In feite leidt een kleurstoornis zelden tot een beperking van het autorijden. Kleurenblinde mensen mogen een rijbewijs halen en autorijden. Kleurenblindheid omvat voornamelijk rood-groene visuele beperkingen. Alleen als het kleurgevoel volledig faalt (achromatopsie) zijn er beperkingen. Hier is er ook een verminderde gezichtsscherpte en een verhoogde gevoeligheid voor verblinding. Mensen met groene zwakte hebben meestal geen problemen. In de context van een rode zwakte ziet het er een beetje anders uit. In dit geval reageert het netvlies alleen op sterkere rode tonen. Slechte lichtomstandigheden, stormen, mist of vuile achterlichten van een voorrijdende auto vormen hier gevaren.

Zijn koeien of vogels kleurenblind?

Mensen hebben sensorische cellen die kegels worden genoemd. Er zijn drie typen die respectievelijk rode, groene of blauwe kleuren kunnen waarnemen. Alle andere kleuren zijn het resultaat van verschillende samenstellingen van deze kleuren.

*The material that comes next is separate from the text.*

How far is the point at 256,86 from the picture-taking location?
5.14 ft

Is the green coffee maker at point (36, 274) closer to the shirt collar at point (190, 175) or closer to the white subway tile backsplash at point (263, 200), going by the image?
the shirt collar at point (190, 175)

De rundvee-soorten missen de sensorische cellen voor rood licht. Je kunt dus alleen kleuren waarnemen uit het groen-blauwe kleurenspectrum. Vogels hebben zelfs vier receptoren in plaats van de drie kleurreceptoren die mensen hebben. U kunt ook ultraviolet licht zien. In de schemering neemt hun kleurgevoel echter veel sneller af dan wij mensen.

Overzicht

Bij kleurenblindheid, die meestal aangeboren is, resulteert het volledig falen van de kegeltjes in het onvermogen om kleuren waar te nemen. Dit is echter meestal het minste probleem voor de getroffenen, omdat ze de wereld pas vanaf de geboorte in grijstinten hebben leren kennen. De symptomen van verminderde gezichtsscherpte en extreem verhoogde gevoeligheid voor verblinding staan ​​op de voorgrond.